▸ **PROBLEM TO WORK ON**
Print exactly the lines from the one containing "Does this photo" through the last line of the listing, both included.

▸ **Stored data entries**
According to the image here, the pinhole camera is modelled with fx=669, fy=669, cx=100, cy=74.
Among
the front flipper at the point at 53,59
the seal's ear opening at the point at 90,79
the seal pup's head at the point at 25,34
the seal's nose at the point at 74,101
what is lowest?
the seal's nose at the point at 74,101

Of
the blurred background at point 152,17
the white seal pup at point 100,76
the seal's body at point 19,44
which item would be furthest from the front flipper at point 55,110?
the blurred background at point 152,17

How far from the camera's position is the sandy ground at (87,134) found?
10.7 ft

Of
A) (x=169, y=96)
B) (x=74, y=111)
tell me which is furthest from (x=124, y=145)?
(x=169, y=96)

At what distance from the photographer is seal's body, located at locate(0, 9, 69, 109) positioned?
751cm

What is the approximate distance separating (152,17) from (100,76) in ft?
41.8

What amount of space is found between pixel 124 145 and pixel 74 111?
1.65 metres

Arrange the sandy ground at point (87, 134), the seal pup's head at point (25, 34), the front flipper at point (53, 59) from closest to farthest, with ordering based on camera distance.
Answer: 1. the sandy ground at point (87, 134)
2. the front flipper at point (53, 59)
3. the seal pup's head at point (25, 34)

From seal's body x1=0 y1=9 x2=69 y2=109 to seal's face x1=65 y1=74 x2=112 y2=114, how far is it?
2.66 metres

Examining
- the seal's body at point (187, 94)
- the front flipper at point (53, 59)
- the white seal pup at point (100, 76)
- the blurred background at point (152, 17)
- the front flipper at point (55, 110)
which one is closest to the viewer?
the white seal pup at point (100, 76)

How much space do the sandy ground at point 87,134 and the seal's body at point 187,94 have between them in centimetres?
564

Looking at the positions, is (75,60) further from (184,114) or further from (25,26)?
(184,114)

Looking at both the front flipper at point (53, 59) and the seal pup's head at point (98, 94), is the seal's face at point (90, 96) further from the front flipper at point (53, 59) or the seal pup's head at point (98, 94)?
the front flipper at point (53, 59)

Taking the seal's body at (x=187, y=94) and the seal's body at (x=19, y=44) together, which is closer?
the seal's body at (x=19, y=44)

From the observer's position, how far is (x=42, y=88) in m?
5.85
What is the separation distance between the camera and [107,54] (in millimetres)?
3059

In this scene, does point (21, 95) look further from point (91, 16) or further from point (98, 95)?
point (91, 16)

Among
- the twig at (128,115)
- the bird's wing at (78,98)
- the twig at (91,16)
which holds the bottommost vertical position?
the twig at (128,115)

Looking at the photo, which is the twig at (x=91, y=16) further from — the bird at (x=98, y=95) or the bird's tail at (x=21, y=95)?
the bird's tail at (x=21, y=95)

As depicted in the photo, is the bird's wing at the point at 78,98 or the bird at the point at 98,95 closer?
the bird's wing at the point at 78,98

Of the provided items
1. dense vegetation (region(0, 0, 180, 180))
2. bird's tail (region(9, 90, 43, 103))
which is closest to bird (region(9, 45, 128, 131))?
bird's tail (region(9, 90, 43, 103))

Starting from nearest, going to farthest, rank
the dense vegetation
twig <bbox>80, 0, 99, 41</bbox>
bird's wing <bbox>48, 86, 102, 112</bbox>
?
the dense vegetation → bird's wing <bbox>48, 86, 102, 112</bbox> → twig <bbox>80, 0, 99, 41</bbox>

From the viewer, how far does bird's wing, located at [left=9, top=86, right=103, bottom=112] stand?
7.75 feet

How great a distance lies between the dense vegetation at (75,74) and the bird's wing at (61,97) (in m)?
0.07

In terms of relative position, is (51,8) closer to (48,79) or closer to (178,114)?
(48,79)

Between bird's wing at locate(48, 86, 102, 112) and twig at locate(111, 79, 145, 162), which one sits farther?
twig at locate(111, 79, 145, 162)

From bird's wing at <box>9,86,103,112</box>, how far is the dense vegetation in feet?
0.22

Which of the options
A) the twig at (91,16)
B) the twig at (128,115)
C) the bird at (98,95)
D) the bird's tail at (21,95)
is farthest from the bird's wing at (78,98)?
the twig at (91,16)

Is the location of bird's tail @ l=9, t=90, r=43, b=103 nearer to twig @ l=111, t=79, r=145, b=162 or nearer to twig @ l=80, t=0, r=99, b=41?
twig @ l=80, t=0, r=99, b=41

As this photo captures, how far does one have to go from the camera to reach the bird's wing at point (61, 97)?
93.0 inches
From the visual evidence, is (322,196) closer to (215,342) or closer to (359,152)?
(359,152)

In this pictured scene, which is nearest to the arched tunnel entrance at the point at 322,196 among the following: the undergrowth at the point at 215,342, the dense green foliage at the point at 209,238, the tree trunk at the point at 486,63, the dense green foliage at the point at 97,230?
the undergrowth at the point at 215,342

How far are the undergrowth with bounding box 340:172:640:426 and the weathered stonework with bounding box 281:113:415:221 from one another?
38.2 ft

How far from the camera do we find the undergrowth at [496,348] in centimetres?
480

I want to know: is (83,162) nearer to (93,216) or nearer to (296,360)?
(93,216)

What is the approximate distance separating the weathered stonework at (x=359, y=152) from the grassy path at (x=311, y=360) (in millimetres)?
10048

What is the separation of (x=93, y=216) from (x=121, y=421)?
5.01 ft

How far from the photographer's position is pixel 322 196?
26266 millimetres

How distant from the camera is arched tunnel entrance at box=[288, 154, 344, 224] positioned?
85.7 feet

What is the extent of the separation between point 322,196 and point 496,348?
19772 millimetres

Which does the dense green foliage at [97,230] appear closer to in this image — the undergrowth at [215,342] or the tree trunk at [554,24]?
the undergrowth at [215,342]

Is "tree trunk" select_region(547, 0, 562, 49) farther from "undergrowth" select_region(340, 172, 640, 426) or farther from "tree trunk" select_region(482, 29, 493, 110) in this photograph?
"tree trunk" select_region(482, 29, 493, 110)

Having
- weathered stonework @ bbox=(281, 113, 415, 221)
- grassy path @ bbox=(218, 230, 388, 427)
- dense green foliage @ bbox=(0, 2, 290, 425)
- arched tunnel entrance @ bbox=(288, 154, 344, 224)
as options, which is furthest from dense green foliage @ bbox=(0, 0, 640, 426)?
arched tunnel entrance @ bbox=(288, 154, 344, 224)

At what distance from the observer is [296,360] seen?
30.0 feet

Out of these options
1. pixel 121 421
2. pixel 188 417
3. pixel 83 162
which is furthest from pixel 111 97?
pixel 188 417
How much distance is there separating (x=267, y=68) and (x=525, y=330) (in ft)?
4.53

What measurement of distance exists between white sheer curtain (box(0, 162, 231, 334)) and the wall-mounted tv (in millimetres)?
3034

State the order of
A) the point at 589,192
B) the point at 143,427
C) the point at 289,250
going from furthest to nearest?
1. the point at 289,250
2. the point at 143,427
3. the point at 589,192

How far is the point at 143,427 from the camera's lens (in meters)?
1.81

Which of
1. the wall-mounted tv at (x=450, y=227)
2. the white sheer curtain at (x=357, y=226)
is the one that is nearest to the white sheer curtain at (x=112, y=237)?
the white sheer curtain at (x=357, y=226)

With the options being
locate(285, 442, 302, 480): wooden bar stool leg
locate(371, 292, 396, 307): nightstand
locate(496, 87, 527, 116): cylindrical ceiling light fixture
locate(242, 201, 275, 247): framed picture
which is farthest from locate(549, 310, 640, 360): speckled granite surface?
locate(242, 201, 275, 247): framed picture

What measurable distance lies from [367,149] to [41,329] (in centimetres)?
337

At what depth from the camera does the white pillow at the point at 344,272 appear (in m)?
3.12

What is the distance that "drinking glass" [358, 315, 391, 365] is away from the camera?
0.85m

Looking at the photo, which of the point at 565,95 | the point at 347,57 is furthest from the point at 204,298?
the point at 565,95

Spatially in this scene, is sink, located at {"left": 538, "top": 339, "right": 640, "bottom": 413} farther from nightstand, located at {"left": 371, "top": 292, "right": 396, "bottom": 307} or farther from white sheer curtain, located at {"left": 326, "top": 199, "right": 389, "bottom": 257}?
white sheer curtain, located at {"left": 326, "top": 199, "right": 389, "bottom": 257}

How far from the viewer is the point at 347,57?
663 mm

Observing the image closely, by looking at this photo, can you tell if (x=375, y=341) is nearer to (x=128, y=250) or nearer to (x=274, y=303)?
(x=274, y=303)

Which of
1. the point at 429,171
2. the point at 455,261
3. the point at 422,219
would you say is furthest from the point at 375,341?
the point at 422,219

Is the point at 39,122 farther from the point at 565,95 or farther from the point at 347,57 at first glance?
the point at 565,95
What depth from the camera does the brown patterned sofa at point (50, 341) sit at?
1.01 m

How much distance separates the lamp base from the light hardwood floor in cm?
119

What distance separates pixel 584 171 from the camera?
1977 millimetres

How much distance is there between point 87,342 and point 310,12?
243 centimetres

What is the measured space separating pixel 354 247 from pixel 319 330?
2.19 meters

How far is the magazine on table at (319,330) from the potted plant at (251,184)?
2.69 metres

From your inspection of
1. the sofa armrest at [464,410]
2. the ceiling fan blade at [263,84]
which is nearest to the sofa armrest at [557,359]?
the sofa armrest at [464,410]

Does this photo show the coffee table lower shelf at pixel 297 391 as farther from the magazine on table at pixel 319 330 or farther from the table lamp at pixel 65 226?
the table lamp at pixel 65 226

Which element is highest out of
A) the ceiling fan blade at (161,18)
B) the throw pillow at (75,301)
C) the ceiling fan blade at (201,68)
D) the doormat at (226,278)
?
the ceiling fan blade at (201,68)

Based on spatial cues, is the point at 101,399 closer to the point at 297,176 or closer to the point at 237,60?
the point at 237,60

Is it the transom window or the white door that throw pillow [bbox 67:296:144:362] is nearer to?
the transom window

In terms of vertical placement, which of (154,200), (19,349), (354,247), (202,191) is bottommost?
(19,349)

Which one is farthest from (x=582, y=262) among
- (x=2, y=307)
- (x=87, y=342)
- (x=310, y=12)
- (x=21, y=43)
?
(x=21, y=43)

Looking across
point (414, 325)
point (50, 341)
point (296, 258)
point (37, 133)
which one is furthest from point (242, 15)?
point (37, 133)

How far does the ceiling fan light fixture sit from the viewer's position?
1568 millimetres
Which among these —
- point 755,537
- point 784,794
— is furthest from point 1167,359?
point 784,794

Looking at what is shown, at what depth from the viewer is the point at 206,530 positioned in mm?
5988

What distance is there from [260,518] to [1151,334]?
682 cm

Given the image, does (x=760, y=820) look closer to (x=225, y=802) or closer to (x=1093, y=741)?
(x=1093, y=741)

▸ **EXERCISE SOLUTION**
Does this photo show the coffee table lower shelf at pixel 297 391 as farther from the magazine on table at pixel 319 330 or farther from the table lamp at pixel 65 226?
the table lamp at pixel 65 226

Which element is highest out of
A) the ceiling fan blade at (161,18)
B) the throw pillow at (75,301)
C) the ceiling fan blade at (201,68)
D) the doormat at (226,278)
?
the ceiling fan blade at (201,68)

Based on spatial cues, is the point at 101,399 closer to the point at 297,176 or closer to the point at 237,60?
the point at 237,60

Is it the transom window or the white door that throw pillow [bbox 67:296:144:362] is nearer to?
the transom window

In terms of vertical placement, which of (154,200), (19,349), (354,247), (202,191) is bottommost?
(19,349)

Which one is farthest from (x=582, y=262) among
- (x=2, y=307)
- (x=87, y=342)
- (x=310, y=12)
- (x=21, y=43)
?
(x=21, y=43)

Looking across
point (414, 325)
point (50, 341)
point (296, 258)
point (37, 133)
which one is furthest from point (242, 15)?
point (37, 133)

How far does the ceiling fan light fixture sit from the viewer's position?
1568 millimetres
Which among these —
- point 755,537
- point 784,794
— is furthest from point 1167,359?
point 784,794

Looking at what is shown, at what depth from the viewer is the point at 206,530 positioned in mm?
5988

What distance is there from [260,518] to [1151,334]?
682 cm

Given the image, does (x=760, y=820) look closer to (x=225, y=802) or closer to (x=1093, y=741)?
(x=1093, y=741)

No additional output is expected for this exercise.